**Exercise goal**
Reproduce the material from the line containing "１００万人が押し寄せる！大阪最大の伝統的イベント 今宮戎神社の十日戎が唯一無二 屋台編" through the line containing "Four Pillars of Destiny chapter 7 page 2", with both of those lines included. Leave the pictures out of your answer.

**Supplied information**
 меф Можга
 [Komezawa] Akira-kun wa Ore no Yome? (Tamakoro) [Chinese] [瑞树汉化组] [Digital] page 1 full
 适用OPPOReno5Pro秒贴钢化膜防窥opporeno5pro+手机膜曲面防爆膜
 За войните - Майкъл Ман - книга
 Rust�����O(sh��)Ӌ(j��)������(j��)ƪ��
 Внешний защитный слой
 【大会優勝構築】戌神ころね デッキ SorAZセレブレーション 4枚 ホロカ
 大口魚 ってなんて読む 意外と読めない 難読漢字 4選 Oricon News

* * *

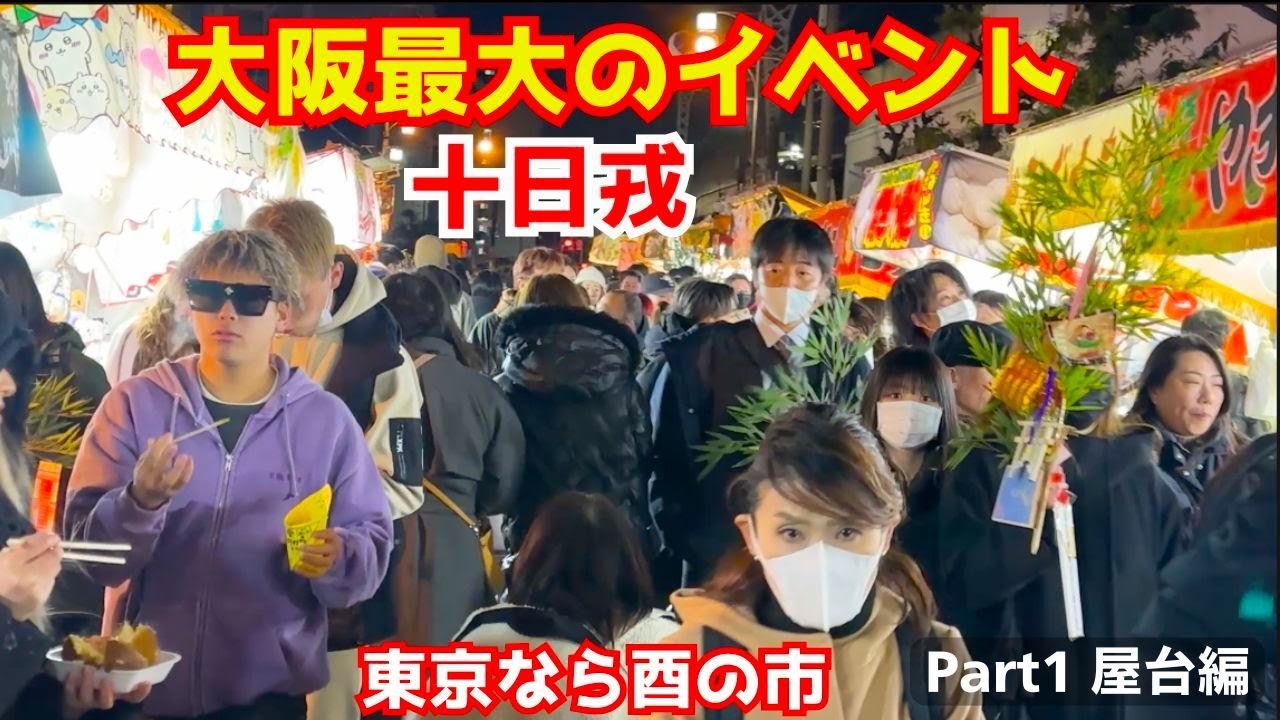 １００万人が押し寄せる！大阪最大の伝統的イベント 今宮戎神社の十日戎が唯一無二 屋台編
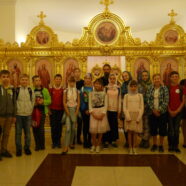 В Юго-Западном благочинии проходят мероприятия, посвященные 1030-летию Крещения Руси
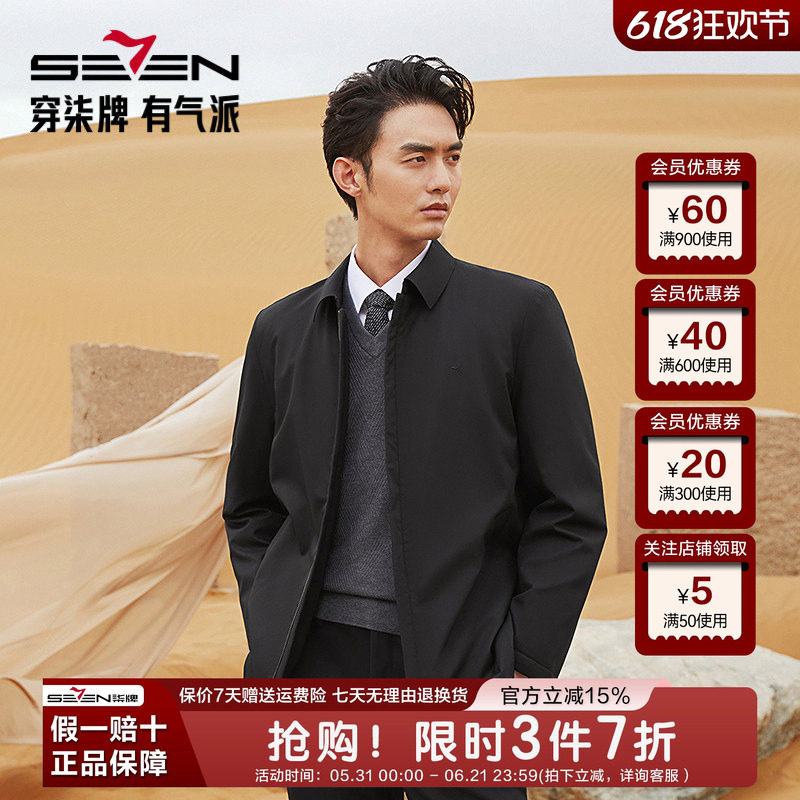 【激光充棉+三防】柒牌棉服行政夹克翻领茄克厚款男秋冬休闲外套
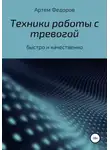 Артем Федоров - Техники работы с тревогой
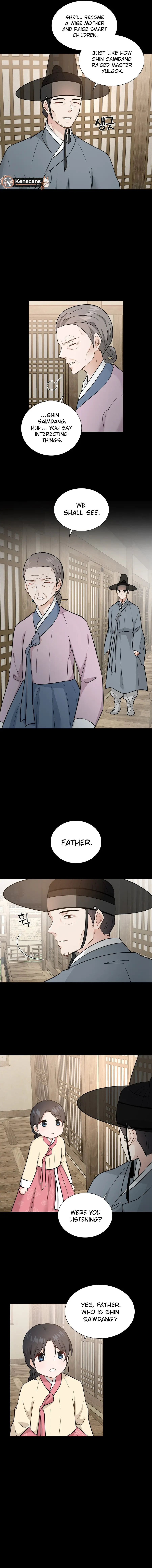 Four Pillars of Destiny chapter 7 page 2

...

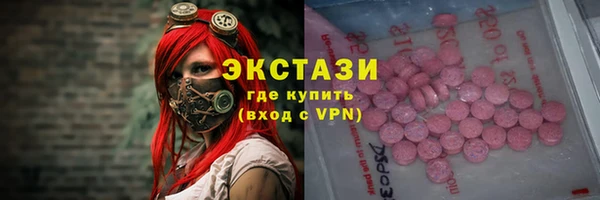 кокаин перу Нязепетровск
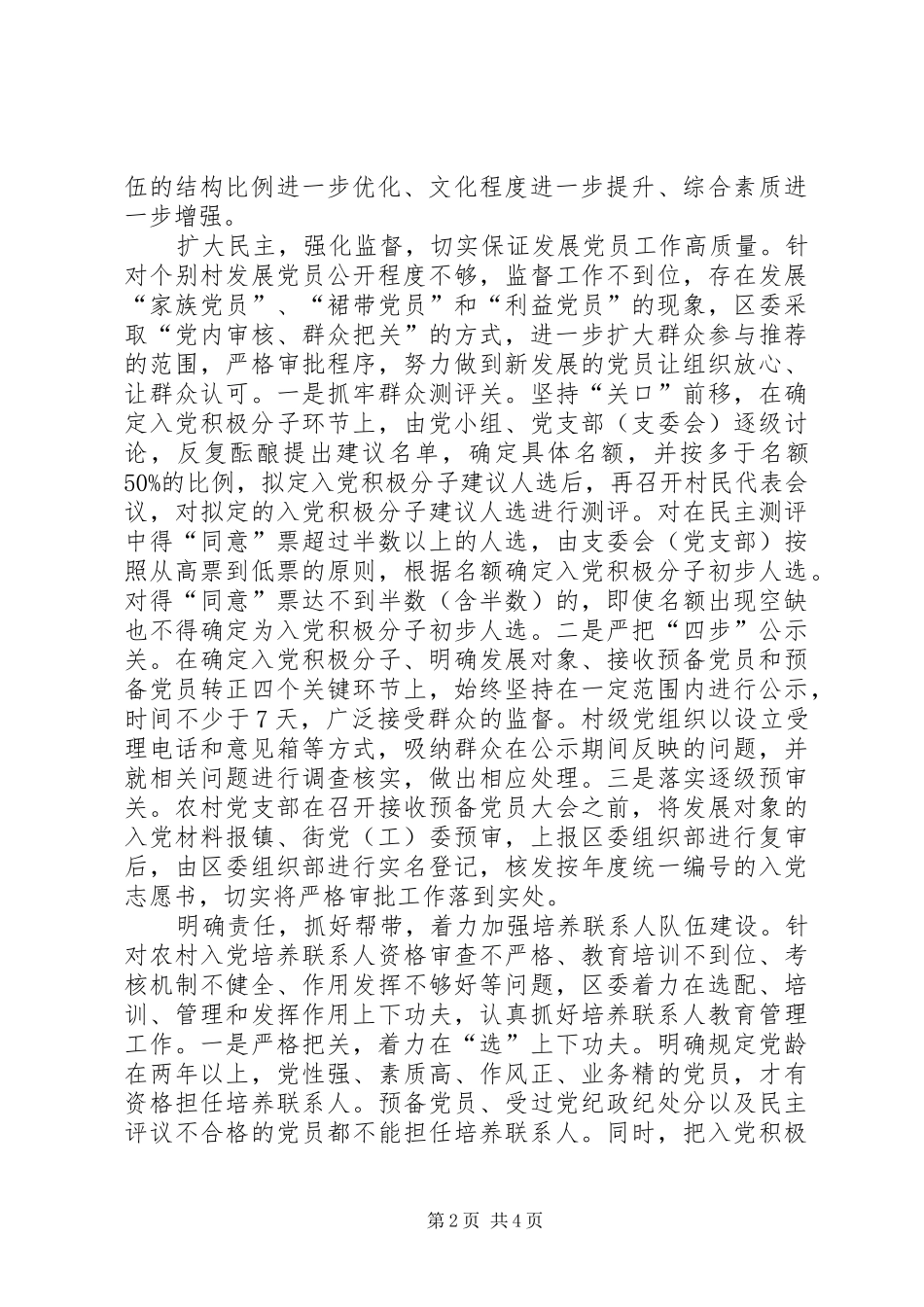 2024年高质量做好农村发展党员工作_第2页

**Your solution**
 １００万人が押し寄せる！大阪最大の伝統的イベント 今宮戎神社の十日戎が唯一無二 屋台編
 В Юго-Западном благочинии проходят мероприятия, посвященные 1030-летию Крещения Руси
 【激光充棉+三防】柒牌棉服行政夹克翻领茄克厚款男秋冬休闲外套
 Артем Федоров - Техники работы с тревогой
 Four Pillars of Destiny chapter 7 page 2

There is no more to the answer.